(Document text)
List comprehensions¶

  • List comprehensions provide a concise way to apply an operation to each element of a list
  • They offer a convenient and fast(🏎️) way of building lists
  • Can have a nested structure (which affects legibility 📜)
[<expr> for <elem> in <iterable>]
[<expr> for <elem> in <iterable> if <test>]
[<expr> for <elem1> in <iterable1> for <elem2> in <iterable2>]

Extra: Python documentation for list comprehensions

Examples of list comprehensions¶

In [26]:
l = [0, 'one', 1, 2]
In [27]:
[x * 2 for x in l]
Out[27]:
[0, 'oneone', 2, 4]
In [28]:
[x * 2 for x in l if type(x) == int]
Out[28]:
[0, 2, 4]
In [29]:
[x.upper() for x in l if type(x) == str]
Out[29]:
['ONE']

Set and dictionary comprehensions¶

  • Analogous to list, sets and dictionaries have their own concise ways of iterating over them
{<expr> for <elem> in <iterable> if <test>}
{<key>: <value> for <elem1>, <elem2> in <iterable> if <test>}
In [30]:
o = {'apple', 'banana', 'watermelon'}
{e[0].title() + ' - ' + e for e in o}
Out[30]:
{'A - apple', 'B - banana', 'W - watermelon'}
In [31]:
d = {'apple': 150.0, 'banana': 120.0, 'watermelon': 3000.0}
{k.upper(): int(v) for k, v in d.items()}
Out[31]:
{'APPLE': 150, 'BANANA': 120, 'WATERMELON': 3000}

More on iterations¶

  • Always make sure that the terminating condition for a loop is properly specified
  • Nested loops can substantially slow down your program, try to avoid them
  • Use break and continue to shorten iterations
  • Consolidate several loops into one whenever possible

Decomposition and abstraction¶

Source: IKEA

Decomposition and abstraction¶

  • So far: built-in types, assignments, branching and looping constructs
  • In principle, any problem can be solved just with those
  • But a solution would be non-modual and hard-to-maintain
  • Functions provide decomposition and abstraction

Built-in and user-defined functions¶

  • Python has many built-in functions: len(), range(), zip()
  • But its flexibility comes from functions defined by users
  • Many imported modules would contain their own functions
  • And many functions need to be implemented by the developer (i.e. you)

Defining functions¶

def <function_name>(arg_1, arg_2, ..., arg_n):
    <function_body>
In [32]:
def foo(arg):
    pass # does nothing, but is required as 'def' statement cannot be empty

Extra: Python documentation on defining functions

Function definition¶

  • Function definition starts with def statement
  • Variables are local to function definition in which they were assigned
  • Docstrings should be used to provide function overview (accessed with help())

Function definition example¶

In [33]:
def calculate_median(lst):
    """Calculates median
    
    Takes list as input
    Assumes all elements of list are numeric
    """
    lst.sort()
    n = len(lst)

(Supplied information)
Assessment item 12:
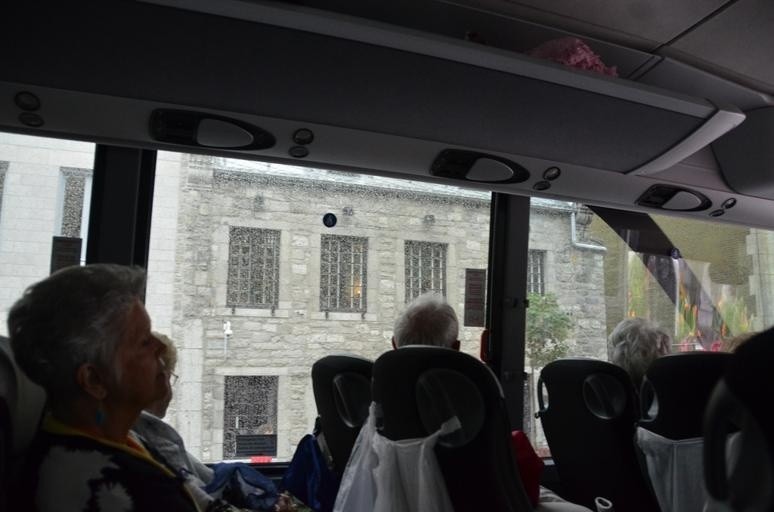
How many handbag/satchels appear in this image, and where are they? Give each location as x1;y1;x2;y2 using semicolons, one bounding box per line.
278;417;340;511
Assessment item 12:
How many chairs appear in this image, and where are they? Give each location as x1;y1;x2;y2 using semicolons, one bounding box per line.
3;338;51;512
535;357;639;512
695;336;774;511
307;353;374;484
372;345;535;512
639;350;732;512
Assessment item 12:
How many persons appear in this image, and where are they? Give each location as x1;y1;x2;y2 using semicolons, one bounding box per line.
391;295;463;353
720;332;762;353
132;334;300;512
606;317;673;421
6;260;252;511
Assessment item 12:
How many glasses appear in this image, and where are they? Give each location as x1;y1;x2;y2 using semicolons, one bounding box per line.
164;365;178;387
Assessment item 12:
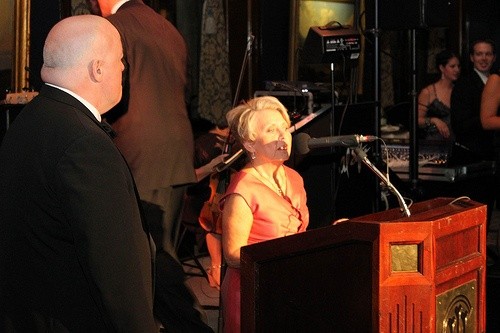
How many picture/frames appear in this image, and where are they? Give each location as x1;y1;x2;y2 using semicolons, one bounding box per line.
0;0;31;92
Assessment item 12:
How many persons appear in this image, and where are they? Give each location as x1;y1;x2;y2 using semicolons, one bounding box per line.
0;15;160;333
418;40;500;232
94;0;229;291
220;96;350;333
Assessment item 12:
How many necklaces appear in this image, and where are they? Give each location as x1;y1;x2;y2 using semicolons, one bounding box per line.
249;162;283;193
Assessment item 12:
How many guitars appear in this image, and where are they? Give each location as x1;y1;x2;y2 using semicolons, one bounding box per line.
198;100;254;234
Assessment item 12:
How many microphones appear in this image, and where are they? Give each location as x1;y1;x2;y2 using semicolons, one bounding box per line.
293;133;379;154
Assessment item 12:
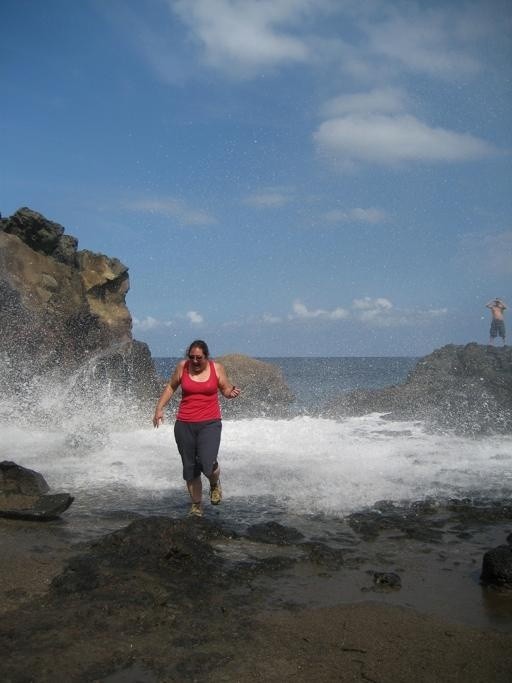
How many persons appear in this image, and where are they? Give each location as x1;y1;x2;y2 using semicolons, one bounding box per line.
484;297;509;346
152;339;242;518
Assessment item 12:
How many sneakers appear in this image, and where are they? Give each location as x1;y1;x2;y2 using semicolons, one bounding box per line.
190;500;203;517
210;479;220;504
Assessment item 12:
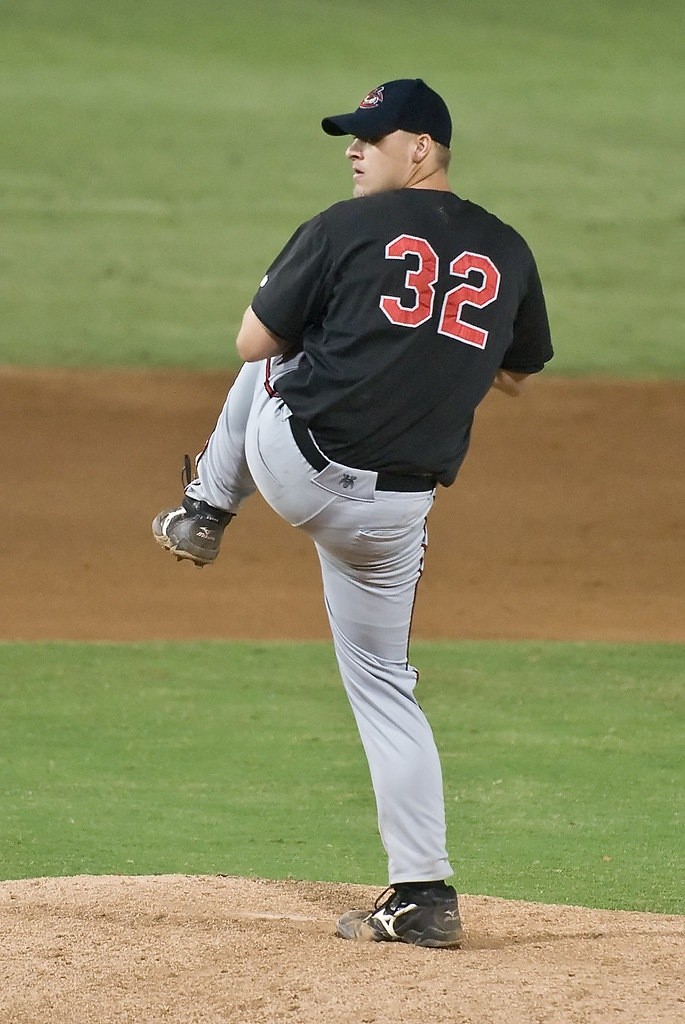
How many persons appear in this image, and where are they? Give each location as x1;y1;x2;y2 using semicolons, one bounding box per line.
* * *
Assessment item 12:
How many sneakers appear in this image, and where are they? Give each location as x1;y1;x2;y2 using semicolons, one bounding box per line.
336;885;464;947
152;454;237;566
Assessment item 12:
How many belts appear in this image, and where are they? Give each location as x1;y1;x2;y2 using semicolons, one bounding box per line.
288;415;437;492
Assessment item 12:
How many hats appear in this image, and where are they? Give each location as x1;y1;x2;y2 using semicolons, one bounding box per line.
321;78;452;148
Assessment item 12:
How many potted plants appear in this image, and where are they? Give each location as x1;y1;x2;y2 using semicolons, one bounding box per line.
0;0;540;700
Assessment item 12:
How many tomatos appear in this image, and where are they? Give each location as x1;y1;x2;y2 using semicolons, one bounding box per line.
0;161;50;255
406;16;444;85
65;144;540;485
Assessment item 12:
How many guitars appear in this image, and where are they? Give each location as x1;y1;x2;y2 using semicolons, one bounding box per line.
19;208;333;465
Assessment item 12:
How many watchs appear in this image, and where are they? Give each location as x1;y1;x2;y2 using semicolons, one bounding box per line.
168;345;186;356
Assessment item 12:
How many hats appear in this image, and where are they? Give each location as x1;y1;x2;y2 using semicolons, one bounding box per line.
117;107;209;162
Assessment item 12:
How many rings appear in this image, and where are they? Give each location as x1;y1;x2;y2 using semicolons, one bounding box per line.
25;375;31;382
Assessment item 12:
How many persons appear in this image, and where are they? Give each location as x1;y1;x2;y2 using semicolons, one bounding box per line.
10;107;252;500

(Task set)
1: In the Python tutorial text, rewrite the bulleted passage beginning "Python has many built-in functions" as a single shorter sentence that keeps its main facts.
2: Continue the Python tutorial text from its last line.
The listing has no connection to the Python tutorial text.

(Answer list)
1: Python has built-in functions such as len(), range() and zip(), but its flexibility comes from user-defined functions, including those in imported modules and those the developer must write.

2:
    m = (n + 1)//2
    if n % 2 == 1:
        median = lst[m-1]
    else:
        median = sum(lst[m-1:m+1])/2
    return median

Calling functions¶

<function_name>(arg_1, arg_2, ...)
In [34]:
a = [1, 0, 2, 1]
calculate_median(a)
Out[34]:
1.0
  • Functions need to be defined before called
In [35]:
calculate_mean(a)
---------------------------------------------------------------------------
NameError                                 Traceback (most recent call last)
Input In [35], in <cell line: 1>()
----> 1 calculate_mean(a)

NameError: name 'calculate_mean' is not defined

Function call¶

  • Function is executed until:
    • Either return statement is encountered
    • There are no more expressions to evaluate
  • Function call always returns a value:
    • Value of expression following return
    • None if no return statement

Function call example¶

In [36]:
def is_positive(num):
    if num > 0:
        return True
    elif num < 0:
        return False
In [37]:
res1 = is_positive(5)
res2 = is_positive(-7)
res3 = is_positive(0)

print(res1)
print(res2)
print(res3)
True
False
None

Function arguments¶

  • Arguments provide a way of giving input to a function
  • Arguments in function definition are sometimes called parameters
  • When a function is invoked (called) arguments are matched and bound to local variable names
  • Python bounds function arguments in 2 ways:
    • by position (positional arguments)
    • by keywords (keyword arguments)
  • A keyword argument cannot be followed by a non-keyword argument
  • Keyword arguments are often used together with default values
  • Supplying default values makes arguments optional

Function arguments example¶

In [38]:
def format_date(day, month, year, reverse = True):
    if reverse:
        return str(year) + '-' + str(month) + '-' + str(day)
    else:
        return str(day) + '-' + str(month) + '-' + str(year)
In [39]:
format_date(4, 10, 2021)
Out[39]:
'2021-10-4'
In [40]:
format_date(day = 4, month = 10, year = 2021)
Out[40]:
'2021-10-4'
In [41]:
format_date(4, 10, 2021, False)
Out[41]:
'4-10-2021'
In [42]:
format_date(day = 4, month = 10, year = 2021, False)
  Input In [42]
    format_date(day = 4, month = 10, year = 2021, False)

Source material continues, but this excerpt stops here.